Ceux qui se livrent à de telles manipulations semblent ignorer la sophistication des outils numériques contemporains. Métadonnées, archives, reconnaissance visuelle, horodatage : tout trahit, tout révèle. On n’est plus au temps où l’on pouvait truquer une foule avec un simple coup de crayon. En 2025, la supercherie se détecte en quelques secondes. Et celui qui triche se décrédibilise pour longtemps.
On ne peut pas tromper les masses populaires. La foule n’est pas un effet spécial. La confiance n’est pas un collage. Quand le peuple divorce, il ne revient pas pour un photomontage. C’est l’écoute, le courage, et la cohérence qui réparent les liens politiques — jamais les faux-semblants.

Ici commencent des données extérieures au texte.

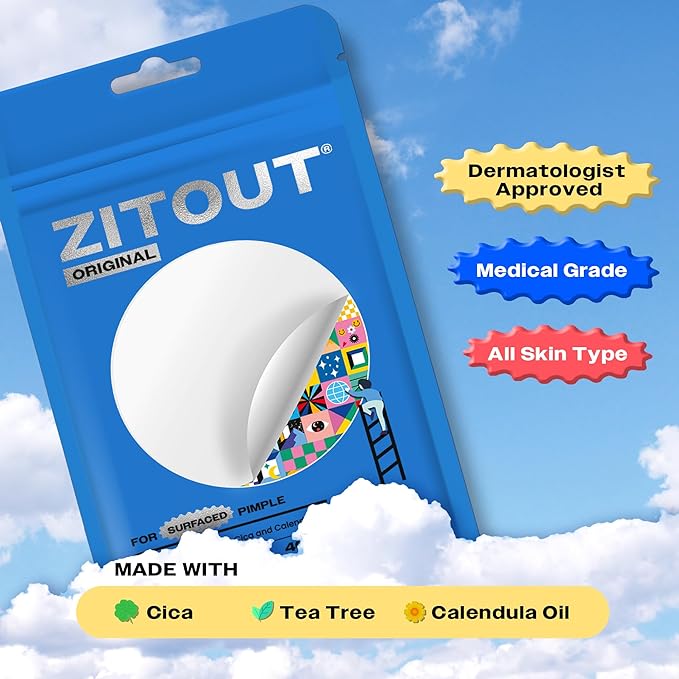 AVARELLE Acne Cover Patch, Now ZITOUT (40 Patches)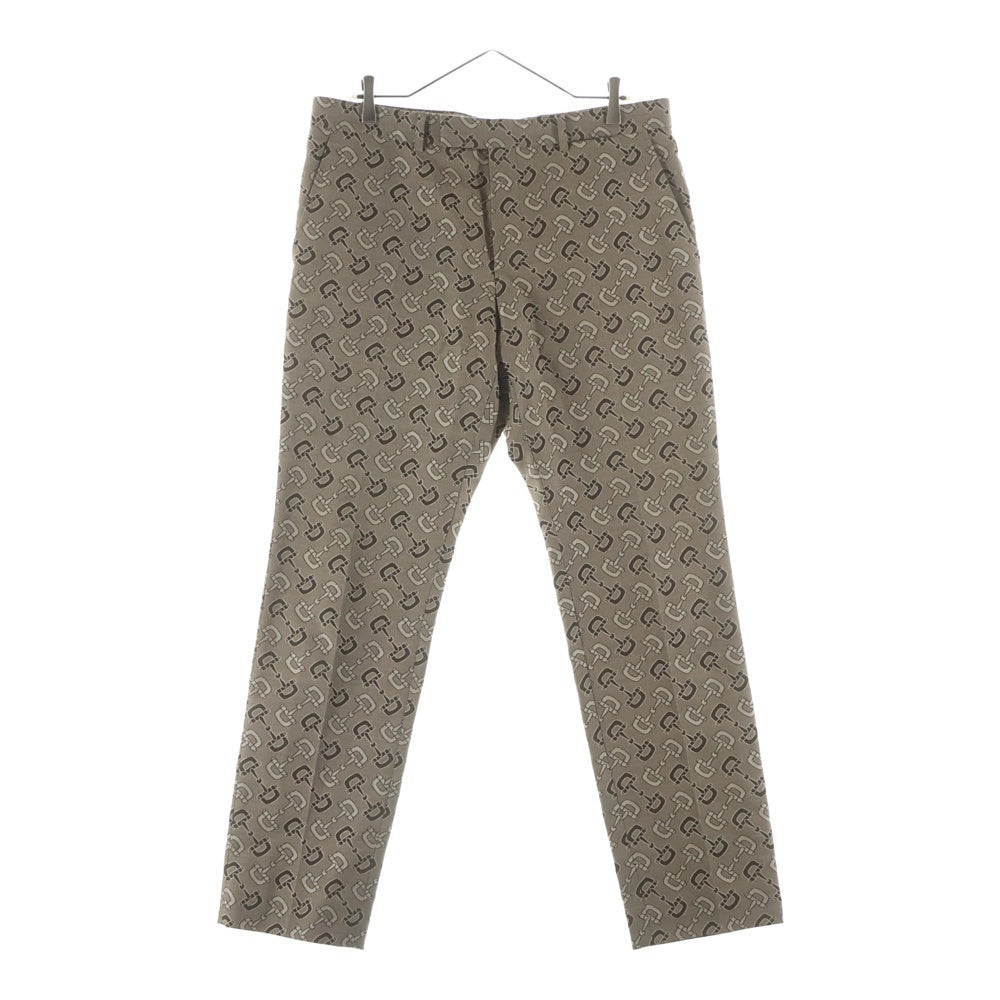 GUCCI(グッチ) マキシホースビット シングル セットアップスーツ ベージュ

Ce recours pathétique à la foule fictive révèle surtout une vérité plus profonde : quand on ne mobilise plus, on simule. Quand l’élan social vous échappe, on tente de l’acheter en pixels. Et lorsque la politique se réduit au trompe-l’œil, elle avoue son impuissance.
Car au fond, une image gonflée artificiellement, c’est aussi un aveu d’insécurité politique. On cherche à prouver ce qu’on n’a plus. On exhibe une puissance que la rue n’a pas confirmée. On mime la ferveur pour cacher l’indifférence. Mais le peuple, lui, n’est pas dupé : il a la mémoire des foules vraies, rugissantes, charnelles — celles que Photoshop ne peut pas reproduire.
Dans toutes les disciplines humaines, la triche est condamnable. A l’école, elle sanctionne. Sur le terrain, elle disqualifie. En politique, elle déshonore. Elle enterre la confiance, ridiculise l’auteur, et frappe là où ça fait le plus mal : dans la crédibilité publique.
Que ceux qui se livrent à ces pratiques retiennent au moins ceci : la foule qu’on invente signe la foule qui vous manque. Et dans la bataille des images, la plus redoutable reste celle — bien réelle — qui ne vient plus.